─── PROVIDED RECORDS ───

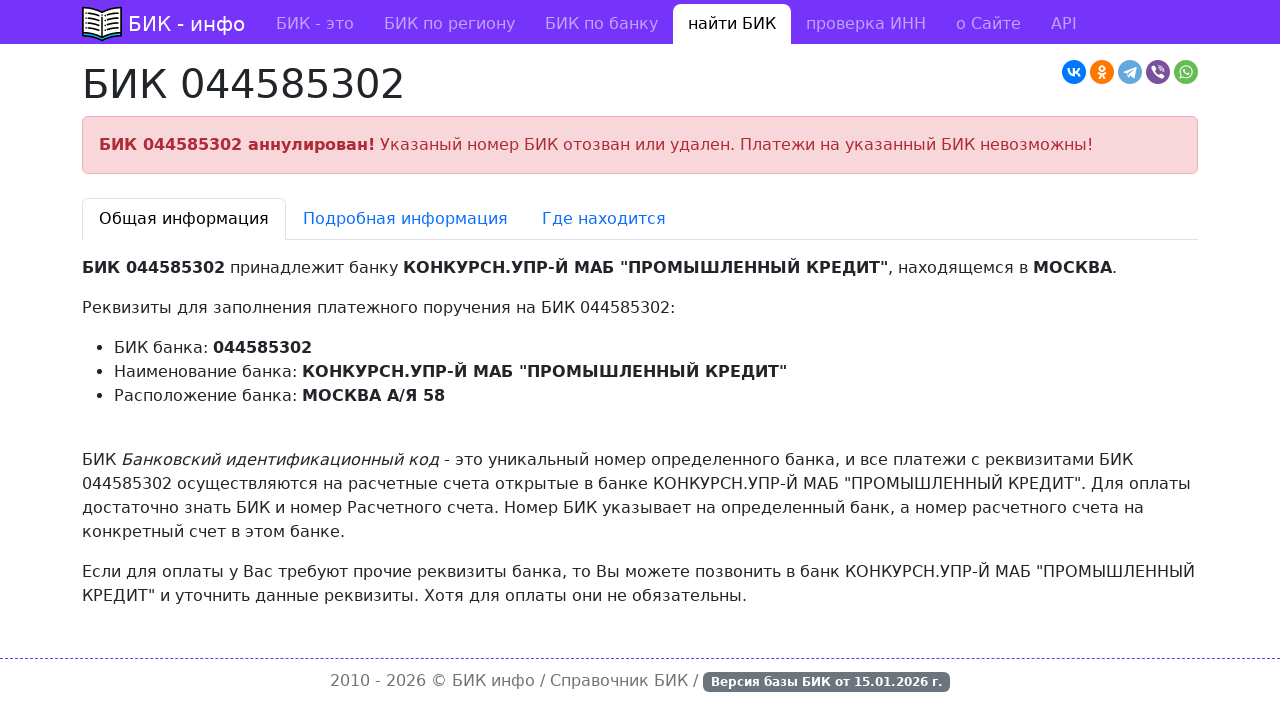

--- FILE ---
content_type: text/html; charset=utf-8
request_url: https://bik-info.ru/bik/044585302
body_size: 3144
content:
<!DOCTYPE html><html><head><meta charset="utf-8"><title>БИК 044585302 - КОНКУРСН.УПР-Й МАБ "ПРОМЫШЛЕННЫЙ КРЕДИТ"</title><meta name="viewport" content="width=device-width, initial-scale=1"><link rel="shortcut icon" href="https://bik-info.ru/favicon.svg" type="image/x-icon"><link rel="stylesheet" href="/vendor/bootstrap/css/bootstrap.min.css"><link rel="stylesheet" href="/css/style.css?v="><link rel="canonical" href="https://bik-info.ru/bik/044585302"><meta name="description" content="Информация по БИК 044585302 банка КОНКУРСН.УПР-Й МАБ &quot;ПРОМЫШЛЕННЫЙ КРЕДИТ&quot; из МОСКВА"><script>window.yaContextCb = window.yaContextCb || []</script><script src="https://yandex.ru/ads/system/context.js" async></script></head><body><header><nav class="navbar navbar-expand-lg navbar-dark mb-3 pt-1"><div class="container"><a class="navbar-brand" href="/">БИК - инфо</a><button class="navbar-toggler" type="button" data-bs-toggle="collapse" data-bs-target="#menu"><span class="navbar-toggler-icon"></span></button><div class="collapse navbar-collapse" id="menu"><ul class="navbar-nav me-auto"><li class="nav-item"><a class="nav-link" href="/">БИК - это</a></li><li class="nav-item"><a class="nav-link" href="/region/">БИК по региону</a></li><li class="nav-item"><a class="nav-link" href="/name/">БИК по банку</a></li><li class="nav-item active"><a class="nav-link" href="/bik/">найти БИК</a></li><li class="nav-item"><a class="nav-link" href="/inn.html">проверка ИНН</a></li><li class="nav-item"><a class="nav-link" href="/about.html">о Сайте</a></li><li class="nav-item"><a class="nav-link" href="/base.html">API</a></li></ul></div></div></nav></header><main class="container"><div id="adfox_172908710098633634"></div><script>
    window.yaContextCb.push(()=>{
        Ya.adfoxCode.create({
            ownerId: 283009,
            containerId: 'adfox_172908710098633634',
            params: {
                pp: 'g',
                ps: 'igtg',
                p2: 'y'
            }
        })
    })
</script><script src="https://yastatic.net/share2/share.js"></script><div class="ya-share2 float-end" data-curtain data-shape="round" data-services="vkontakte,odnoklassniki,telegram,viber,whatsapp"></div><h1>БИК 044585302</h1><div class="alert alert-danger"><strong>БИК 044585302 аннулирован!</strong> Указаный номер БИК отозван или удален. Платежи на указанный БИК невозможны! </div><ul class="nav nav-tabs mb-3 mt-4"><li class="nav-item"><button class="nav-link active" data-bs-toggle="tab" data-bs-target="#info" type="button">Общая информация</button></li><li class="nav-item"><button class="nav-link" data-bs-toggle="tab" data-bs-target="#full" type="button">Подробная информация</button></li><li class="nav-item"><button class="nav-link" data-bs-toggle="tab" data-bs-target="#map" type="button">Где находится</button></li></ul><div class="tab-content"><div class="tab-pane fade show active" id="info"><p><b>БИК 044585302</b> принадлежит банку <b>КОНКУРСН.УПР-Й МАБ "ПРОМЫШЛЕННЫЙ КРЕДИТ"</b>, находящемся в <b>МОСКВА</b>.</p><p>Реквизиты для заполнения платежного поручения на БИК 044585302:</p><ul><li>БИК банка: <b>044585302</b></li><li>Наименование банка: <b>КОНКУРСН.УПР-Й МАБ "ПРОМЫШЛЕННЫЙ КРЕДИТ"</b></li><li>Расположение банка: <b> МОСКВА А/Я 58</b></li></ul><br /><p>БИК <i>Банковский идентификационный код</i> - это уникальный номер определенного банка, и все платежи с реквизитами БИК 044585302 осуществляются на расчетные счета открытые в банке КОНКУРСН.УПР-Й МАБ "ПРОМЫШЛЕННЫЙ КРЕДИТ". Для оплаты достаточно знать БИК и номер Расчетного счета. Номер БИК указывает на определенный банк, а номер расчетного счета на конкретный счет в этом банке.</p><p>Если для оплаты у Вас требуют прочие реквизиты банка, то Вы можете позвонить в банк КОНКУРСН.УПР-Й МАБ "ПРОМЫШЛЕННЫЙ КРЕДИТ" и уточнить данные реквизиты. Хотя для оплаты они не обязательны.</p></div><div class="tab-pane fade" id="full"><table class="table table-bordered table-hover"><tbody><tr><th>Наименование банка</th><td>КОНКУРСН.УПР-Й МАБ "ПРОМЫШЛЕННЫЙ КРЕДИТ"</td></tr><tr><th>Индекс</th><td>103055</td></tr><tr><th>Населенный пункт</th><td> МОСКВА</td></tr><tr><th>Адрес</th><td>А/Я 58</td></tr><tr><th>Код по ОКАТО</th><td>45</td></tr><tr><th>Код ОКПО</th><td></td></tr><tr><th>Регистрационный номер</th><td></td></tr><tr><th>Участие в электронных расчетах</th><td> не участвует в электронных расчетах </td></tr><tr><th>Срок прохождения документов (дней)</th><td>01</td></tr><tr><th>Дата добавление информации</th><td></td></tr><tr><th>Дата последнего изменения информации</th><td>20011127</td></tr></tbody></table></div><div class="tab-pane fade" id="map"><p>Банк КОНКУРСН.УПР-Й МАБ "ПРОМЫШЛЕННЫЙ КРЕДИТ" с номером БИК <b>044585302</b> расположен<br /> в <b> МОСКВА</b> по адресу <b>А/Я 58</b>.</p><script src="https://api-maps.yandex.ru/2.1/?lang=ru_RU&apikey=adb9aa9b-fe04-4f92-9d61-7e8f904cabce" type="text/javascript"></script><script type="text/javascript">
ymaps.ready(init);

───

# ASSIGNMENT
Your reply should be the entries copied exactly, with all images omitted.

# OUTPUT FOR THIS EXERCISE
--- FILE ---
content_type: text/html; charset=utf-8
request_url: https://bik-info.ru/bik/044585302
body_size: 3144
content:
<!DOCTYPE html><html><head><meta charset="utf-8"><title>БИК 044585302 - КОНКУРСН.УПР-Й МАБ "ПРОМЫШЛЕННЫЙ КРЕДИТ"</title><meta name="viewport" content="width=device-width, initial-scale=1"><link rel="shortcut icon" href="https://bik-info.ru/favicon.svg" type="image/x-icon"><link rel="stylesheet" href="/vendor/bootstrap/css/bootstrap.min.css"><link rel="stylesheet" href="/css/style.css?v="><link rel="canonical" href="https://bik-info.ru/bik/044585302"><meta name="description" content="Информация по БИК 044585302 банка КОНКУРСН.УПР-Й МАБ &quot;ПРОМЫШЛЕННЫЙ КРЕДИТ&quot; из МОСКВА"><script>window.yaContextCb = window.yaContextCb || []</script><script src="https://yandex.ru/ads/system/context.js" async></script></head><body><header><nav class="navbar navbar-expand-lg navbar-dark mb-3 pt-1"><div class="container"><a class="navbar-brand" href="/">БИК - инфо</a><button class="navbar-toggler" type="button" data-bs-toggle="collapse" data-bs-target="#menu"><span class="navbar-toggler-icon"></span></button><div class="collapse navbar-collapse" id="menu"><ul class="navbar-nav me-auto"><li class="nav-item"><a class="nav-link" href="/">БИК - это</a></li><li class="nav-item"><a class="nav-link" href="/region/">БИК по региону</a></li><li class="nav-item"><a class="nav-link" href="/name/">БИК по банку</a></li><li class="nav-item active"><a class="nav-link" href="/bik/">найти БИК</a></li><li class="nav-item"><a class="nav-link" href="/inn.html">проверка ИНН</a></li><li class="nav-item"><a class="nav-link" href="/about.html">о Сайте</a></li><li class="nav-item"><a class="nav-link" href="/base.html">API</a></li></ul></div></div></nav></header><main class="container"><div id="adfox_172908710098633634"></div><script>
    window.yaContextCb.push(()=>{
        Ya.adfoxCode.create({
            ownerId: 283009,
            containerId: 'adfox_172908710098633634',
            params: {
                pp: 'g',
                ps: 'igtg',
                p2: 'y'
            }
        })
    })
</script><script src="https://yastatic.net/share2/share.js"></script><div class="ya-share2 float-end" data-curtain data-shape="round" data-services="vkontakte,odnoklassniki,telegram,viber,whatsapp"></div><h1>БИК 044585302</h1><div class="alert alert-danger"><strong>БИК 044585302 аннулирован!</strong> Указаный номер БИК отозван или удален. Платежи на указанный БИК невозможны! </div><ul class="nav nav-tabs mb-3 mt-4"><li class="nav-item"><button class="nav-link active" data-bs-toggle="tab" data-bs-target="#info" type="button">Общая информация</button></li><li class="nav-item"><button class="nav-link" data-bs-toggle="tab" data-bs-target="#full" type="button">Подробная информация</button></li><li class="nav-item"><button class="nav-link" data-bs-toggle="tab" data-bs-target="#map" type="button">Где находится</button></li></ul><div class="tab-content"><div class="tab-pane fade show active" id="info"><p><b>БИК 044585302</b> принадлежит банку <b>КОНКУРСН.УПР-Й МАБ "ПРОМЫШЛЕННЫЙ КРЕДИТ"</b>, находящемся в <b>МОСКВА</b>.</p><p>Реквизиты для заполнения платежного поручения на БИК 044585302:</p><ul><li>БИК банка: <b>044585302</b></li><li>Наименование банка: <b>КОНКУРСН.УПР-Й МАБ "ПРОМЫШЛЕННЫЙ КРЕДИТ"</b></li><li>Расположение банка: <b> МОСКВА А/Я 58</b></li></ul><br /><p>БИК <i>Банковский идентификационный код</i> - это уникальный номер определенного банка, и все платежи с реквизитами БИК 044585302 осуществляются на расчетные счета открытые в банке КОНКУРСН.УПР-Й МАБ "ПРОМЫШЛЕННЫЙ КРЕДИТ". Для оплаты достаточно знать БИК и номер Расчетного счета. Номер БИК указывает на определенный банк, а номер расчетного счета на конкретный счет в этом банке.</p><p>Если для оплаты у Вас требуют прочие реквизиты банка, то Вы можете позвонить в банк КОНКУРСН.УПР-Й МАБ "ПРОМЫШЛЕННЫЙ КРЕДИТ" и уточнить данные реквизиты. Хотя для оплаты они не обязательны.</p></div><div class="tab-pane fade" id="full"><table class="table table-bordered table-hover"><tbody><tr><th>Наименование банка</th><td>КОНКУРСН.УПР-Й МАБ "ПРОМЫШЛЕННЫЙ КРЕДИТ"</td></tr><tr><th>Индекс</th><td>103055</td></tr><tr><th>Населенный пункт</th><td> МОСКВА</td></tr><tr><th>Адрес</th><td>А/Я 58</td></tr><tr><th>Код по ОКАТО</th><td>45</td></tr><tr><th>Код ОКПО</th><td></td></tr><tr><th>Регистрационный номер</th><td></td></tr><tr><th>Участие в электронных расчетах</th><td> не участвует в электронных расчетах </td></tr><tr><th>Срок прохождения документов (дней)</th><td>01</td></tr><tr><th>Дата добавление информации</th><td></td></tr><tr><th>Дата последнего изменения информации</th><td>20011127</td></tr></tbody></table></div><div class="tab-pane fade" id="map"><p>Банк КОНКУРСН.УПР-Й МАБ "ПРОМЫШЛЕННЫЙ КРЕДИТ" с номером БИК <b>044585302</b> расположен<br /> в <b> МОСКВА</b> по адресу <b>А/Я 58</b>.</p><script src="https://api-maps.yandex.ru/2.1/?lang=ru_RU&apikey=adb9aa9b-fe04-4f92-9d61-7e8f904cabce" type="text/javascript"></script><script type="text/javascript">
ymaps.ready(init);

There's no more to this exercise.